Saints Row | Un empire boiteux

par Anthony F.

Autrefois GTA-like sans grande surprise à la sortie du premier épisode de la série en 2006, Saints Row a parcouru un sacré chemin, prenant une tournure inattendue dès son troisième épisode (sous-titré « The Third ») avec un titre à la folie sans limite, dans un univers de gangsters de moins en moins réaliste pour toujours pousser le curseur du grand n’importe quoi un peu plus loin. Entre-temps, la série s’est autant intéressée aux aliens (Saints Row IV) qu’à un passage en enfer (Saints Row : Gat out of Hell), jusqu’à ce que les développeur·euse·s de Volition décident de rebooter leur série. Et nous y voilà, avec un renouveau simplement intitulé Saints Row, qui revient à une formule plus terre à terre, sans pour autant renier la pointe de folie qui fait le sel de la série.

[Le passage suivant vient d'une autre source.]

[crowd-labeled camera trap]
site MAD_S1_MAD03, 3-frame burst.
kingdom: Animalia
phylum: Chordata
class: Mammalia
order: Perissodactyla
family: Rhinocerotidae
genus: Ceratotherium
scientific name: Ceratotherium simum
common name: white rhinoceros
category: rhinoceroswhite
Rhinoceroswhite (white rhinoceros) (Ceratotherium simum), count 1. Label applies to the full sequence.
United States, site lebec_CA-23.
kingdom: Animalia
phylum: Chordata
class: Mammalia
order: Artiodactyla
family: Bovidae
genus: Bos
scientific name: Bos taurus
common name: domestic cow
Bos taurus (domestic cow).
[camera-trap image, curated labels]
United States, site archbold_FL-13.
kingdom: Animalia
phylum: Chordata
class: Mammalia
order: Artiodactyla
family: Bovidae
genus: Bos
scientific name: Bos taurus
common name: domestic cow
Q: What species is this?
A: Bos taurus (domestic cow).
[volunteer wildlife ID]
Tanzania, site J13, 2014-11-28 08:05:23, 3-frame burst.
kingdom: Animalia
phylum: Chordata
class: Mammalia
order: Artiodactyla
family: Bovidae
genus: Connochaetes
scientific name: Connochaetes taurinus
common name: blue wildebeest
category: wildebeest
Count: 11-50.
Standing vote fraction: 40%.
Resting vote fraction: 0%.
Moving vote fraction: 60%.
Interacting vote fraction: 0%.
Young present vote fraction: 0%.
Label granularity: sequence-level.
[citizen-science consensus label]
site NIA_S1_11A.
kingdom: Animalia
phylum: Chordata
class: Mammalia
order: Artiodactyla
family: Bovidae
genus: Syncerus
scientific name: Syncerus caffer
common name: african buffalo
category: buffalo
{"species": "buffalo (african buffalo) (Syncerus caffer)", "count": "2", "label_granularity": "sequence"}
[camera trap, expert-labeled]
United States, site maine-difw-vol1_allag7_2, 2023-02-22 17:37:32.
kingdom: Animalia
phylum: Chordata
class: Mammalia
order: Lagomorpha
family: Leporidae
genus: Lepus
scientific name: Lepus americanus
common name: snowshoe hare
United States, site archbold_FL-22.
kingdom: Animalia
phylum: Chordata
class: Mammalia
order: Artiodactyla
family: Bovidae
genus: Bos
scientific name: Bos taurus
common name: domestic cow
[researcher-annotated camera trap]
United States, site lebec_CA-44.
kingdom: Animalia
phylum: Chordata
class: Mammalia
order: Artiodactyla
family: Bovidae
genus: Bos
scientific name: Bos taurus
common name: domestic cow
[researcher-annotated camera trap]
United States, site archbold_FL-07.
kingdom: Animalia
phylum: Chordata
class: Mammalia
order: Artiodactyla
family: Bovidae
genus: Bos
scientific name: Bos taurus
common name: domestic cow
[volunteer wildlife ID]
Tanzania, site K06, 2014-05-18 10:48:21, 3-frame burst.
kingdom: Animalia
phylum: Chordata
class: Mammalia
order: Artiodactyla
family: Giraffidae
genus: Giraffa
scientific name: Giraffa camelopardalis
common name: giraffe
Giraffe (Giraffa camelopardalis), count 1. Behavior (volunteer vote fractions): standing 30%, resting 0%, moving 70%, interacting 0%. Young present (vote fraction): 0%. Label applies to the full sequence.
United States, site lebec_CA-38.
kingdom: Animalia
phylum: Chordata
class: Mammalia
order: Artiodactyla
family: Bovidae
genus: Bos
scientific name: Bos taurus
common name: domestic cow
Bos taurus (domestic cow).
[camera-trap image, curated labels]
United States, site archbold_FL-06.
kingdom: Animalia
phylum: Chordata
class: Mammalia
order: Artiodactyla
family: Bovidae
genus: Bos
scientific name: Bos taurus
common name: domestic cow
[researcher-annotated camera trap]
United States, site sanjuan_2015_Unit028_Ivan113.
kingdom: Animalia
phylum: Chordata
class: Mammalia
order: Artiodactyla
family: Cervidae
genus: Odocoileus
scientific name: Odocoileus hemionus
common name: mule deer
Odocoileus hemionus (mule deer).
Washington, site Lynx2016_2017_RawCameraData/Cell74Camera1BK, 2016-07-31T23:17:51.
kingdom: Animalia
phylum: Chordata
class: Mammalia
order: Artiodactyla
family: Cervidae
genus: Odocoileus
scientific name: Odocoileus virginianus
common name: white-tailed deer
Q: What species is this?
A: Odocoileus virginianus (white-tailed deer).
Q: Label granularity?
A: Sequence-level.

Cette critique a été écrite avec un exemplaire envoyé par l’éditeur. Jeu terminé sur PlayStation 5 en une quinzaine d’heures.

Baron du crime

© 2022 Deep Silver / Volition

Ce reboot de Saints Row débute alors que le gang historique de la série n’existe pas encore. Notre personnage, que l’on crée intégralement, est membre des forces spéciales du groupe « Marshall », une entreprise ultra-capitaliste qui se fait une place au soleil en profitant de la militarisation de la société. Cette sorte de métaphore du NRA aux États-Unis va évidemment décevoir notre personnage, abandonné lors d’une opération qui a mal tourné face à un criminel très recherché, le Nahual. Quelques mois plus tard, le héros ou l’héroïne est devenu·e un·e gangster raté·e, alignant les petits braquages ici et là et les coups ratés avec ses potes. Le but du jeu est alors simple : faire évoluer son clan, qui s’appellera évidemment les Saints, en s’entourant des bonnes personnes et en prenant peu à peu le contrôle de la ville. Une ville partagée donc entre Marshall, mais aussi les Panteros, un gang aux influences latines, et les Idoles, des gens qui aiment les couleurs fluo et qui s’annoncent anti-système et quasi-anarchistes. La narration est absolument chaotique, que ce soit volontaire ou non, les missions peinent dans un premier temps à trouver un fil conducteur et les personnages mettent un temps fou à se révéler, mais quelques moments parviennent aussi à faire rire avec l’auto-dérision classique de la saga que l’on retrouve aussi ici. Il y a même quelques missions franchement rigolotes, comme celles où l’on joue un jeu de rôle grandeur nature avec des armes factices et des armures en carton. Des missions où toute la débilité ambiante d’un tel jeu vidéo aux faux airs de GTA-like est illustrée par la futilité d’affrontements où les personnages crient littéralement « piou piou » en tirant avec leurs pistolets en carton. Très drôle à ces instants, comme d’autres où les dialogues font mouche parce qu’une belle dynamique finit par s’installer entre des personnages dont la naïveté tranche avec les rêves de grandeur d’un futur empire criminel, Saints Row souffre quand même aussi d’autres fois où la lourdeur d’une écriture moins inspirée s’impose. C’est donc assez inégal dans l’ensemble.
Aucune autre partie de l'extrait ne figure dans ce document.